A TTIP deal that actually managed to dig deeply into these issues would, however, be of concern to the rest of the world. Many Asian companies might well have to switch their production processes and create their products differently to accommodate TTIP standards when exporting to the U.S. or EU. And if Asian domestic standards and regulations don’t match TTIP, Asian firms would be forced to create two sets of products, resulting in higher production costs just as their European and American competitors would be enforcing lower costs thanks to their harmonised standards. Rather than face such a loss of competitiveness, most countries in Asia and elsewhere would be forced to shift their standards to match the Americans and Europeans. The TTIP rules would rapidly become global standards.

But most governments around the world would prefer to tailor their regulatory frameworks to suit local conditions. It is therefore perhaps fortunate that the odds are long on the Americans and Europeans successfully completing so comprehensive an agreement as TTIP. The obstacles are simply too great, with too many direct costs likely to affect key industries. It will be very hard to convince public opinion in America and Europe of the overall benefits and gains from the agreement in the face of those obvious losses.
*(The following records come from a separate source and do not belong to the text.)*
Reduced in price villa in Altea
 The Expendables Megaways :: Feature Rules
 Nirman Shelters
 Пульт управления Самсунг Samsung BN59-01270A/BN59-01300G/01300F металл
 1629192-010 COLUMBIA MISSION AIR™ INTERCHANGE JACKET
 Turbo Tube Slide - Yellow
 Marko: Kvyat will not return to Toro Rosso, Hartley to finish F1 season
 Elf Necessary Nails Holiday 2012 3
Instead of worrying about TTIP, Asian governments are enthusiastically signing their own trade agreements in the region

As the TTIP negotiations proceed, agreement has been moving towards something closer to a standard trade deal. The harmonisation of standards – the one clear benefit from the closer integration of two markets otherwise relatively compatible and open – seems unlikely to go much beyond the mutual recognition of existing arrangements. And because Asian companies already have to accommodate American and European rules, that will be largely unchanged. So instead of worrying about TTIP, Asian governments are enthusiastically signing their own trade agreements in the region. The Trans-Pacific Partnership (TPP) which is nearly finished, will unite seven Asian economies – Australia, Brunei, Japan, Malaysia, New Zealand, Singapore and Vietnam – with the United States, Canada, Mexico, Peru and Chile.

Although TPP mostly takes baby steps to standards harmonisation, with different regulations across the 12 members it will still be possible to accept mutual recognition and achieve improvements to the current status quo. And the diverse TPP membership means that such an ambitious traditional agreement can still result in significant economic benefits. Businesses will have new opportunities to build supply chains across the region with fewer barriers, and so find customers in new markets.

Another important Asian mega-regional agreement is the Regional Comprehensive Economic Partnership (RCEP). This deal brings together 16 countries in Asia – ASEAN’s Brunei, Cambodia, Laos, Indonesia, Malaysia, Myanmar, the Philippines, Singapore, Thailand and Vietnam, and Japan, South Korea, China, India, Australia and New Zealand. It will not attempt to harmonise standards, and will be fairly unambitious in areas like tariff reductions and services and investment liberalisation. But the potential payoff from an agreement that links economically dynamic countries like China and India with south-east Asia could be substantial.

Once all these agreements start to come into force, the calculus on trade deals might be reversed – rather than Asia fearing TTIP, the European Union may be facing increasingly competitive companies in Asia.